▶ [DATA PROVIDED]:
^^^^^^^^^^^^^^^^

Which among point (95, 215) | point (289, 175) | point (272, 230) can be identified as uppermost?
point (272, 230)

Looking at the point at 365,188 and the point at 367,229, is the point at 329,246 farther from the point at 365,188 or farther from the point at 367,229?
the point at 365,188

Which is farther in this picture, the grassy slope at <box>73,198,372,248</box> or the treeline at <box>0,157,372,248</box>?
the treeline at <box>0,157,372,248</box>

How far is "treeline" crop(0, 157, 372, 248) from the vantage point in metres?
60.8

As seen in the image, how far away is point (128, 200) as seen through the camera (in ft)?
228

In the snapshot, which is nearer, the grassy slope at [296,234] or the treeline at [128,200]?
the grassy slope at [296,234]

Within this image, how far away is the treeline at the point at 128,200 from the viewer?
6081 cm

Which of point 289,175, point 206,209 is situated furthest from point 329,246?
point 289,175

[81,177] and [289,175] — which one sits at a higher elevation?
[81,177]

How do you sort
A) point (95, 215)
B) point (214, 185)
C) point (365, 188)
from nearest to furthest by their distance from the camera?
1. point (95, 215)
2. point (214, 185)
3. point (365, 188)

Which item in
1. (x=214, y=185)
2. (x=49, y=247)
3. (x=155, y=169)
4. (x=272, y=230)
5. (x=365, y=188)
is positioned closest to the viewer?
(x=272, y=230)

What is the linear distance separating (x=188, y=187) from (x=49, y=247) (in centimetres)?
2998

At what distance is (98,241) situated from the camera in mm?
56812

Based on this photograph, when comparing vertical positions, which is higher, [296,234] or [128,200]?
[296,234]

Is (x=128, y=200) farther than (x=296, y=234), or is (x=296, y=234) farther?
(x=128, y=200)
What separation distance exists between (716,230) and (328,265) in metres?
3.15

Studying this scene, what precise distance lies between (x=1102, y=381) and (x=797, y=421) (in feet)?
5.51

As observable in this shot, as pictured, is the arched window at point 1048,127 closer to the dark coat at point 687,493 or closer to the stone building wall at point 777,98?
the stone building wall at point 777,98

^^^^^^^^^^^^^^^^

▶ [AIM]: Number every line of the records above in order as a list, leaving out the blank lines.

▶ [RESULT BELOW]:
1. Which among point (95, 215) | point (289, 175) | point (272, 230) can be identified as uppermost?
2. point (272, 230)
3. Looking at the point at 365,188 and the point at 367,229, is the point at 329,246 farther from the point at 365,188 or farther from the point at 367,229?
4. the point at 365,188
5. Which is farther in this picture, the grassy slope at <box>73,198,372,248</box> or the treeline at <box>0,157,372,248</box>?
6. the treeline at <box>0,157,372,248</box>
7. How far is "treeline" crop(0, 157, 372, 248) from the vantage point in metres?
8. 60.8
9. As seen in the image, how far away is point (128, 200) as seen through the camera (in ft)?
10. 228
11. In the snapshot, which is nearer, the grassy slope at [296,234] or the treeline at [128,200]?
12. the grassy slope at [296,234]
13. Within this image, how far away is the treeline at the point at 128,200 from the viewer?
14. 6081 cm
15. Which of point 289,175, point 206,209 is situated furthest from point 329,246?
16. point 289,175
17. [81,177] and [289,175] — which one sits at a higher elevation?
18. [81,177]
19. How do you sort
20. A) point (95, 215)
21. B) point (214, 185)
22. C) point (365, 188)
23. from nearest to furthest by their distance from the camera?
24. 1. point (95, 215)
25. 2. point (214, 185)
26. 3. point (365, 188)
27. Which item in
28. 1. (x=214, y=185)
29. 2. (x=49, y=247)
30. 3. (x=155, y=169)
31. 4. (x=272, y=230)
32. 5. (x=365, y=188)
33. is positioned closest to the viewer?
34. (x=272, y=230)
35. What is the linear distance separating (x=188, y=187) from (x=49, y=247) (in centimetres)?
36. 2998
37. At what distance is (98,241) situated from the camera in mm?
38. 56812
39. Based on this photograph, when comparing vertical positions, which is higher, [296,234] or [128,200]?
40. [296,234]
41. Is (x=128, y=200) farther than (x=296, y=234), or is (x=296, y=234) farther?
42. (x=128, y=200)
43. What separation distance exists between (716,230) and (328,265) in metres?
44. 3.15
45. Studying this scene, what precise distance lies between (x=1102, y=381) and (x=797, y=421) (in feet)?
46. 5.51
47. As observable in this shot, as pictured, is the arched window at point 1048,127 closer to the dark coat at point 687,493 or closer to the stone building wall at point 777,98?
48. the stone building wall at point 777,98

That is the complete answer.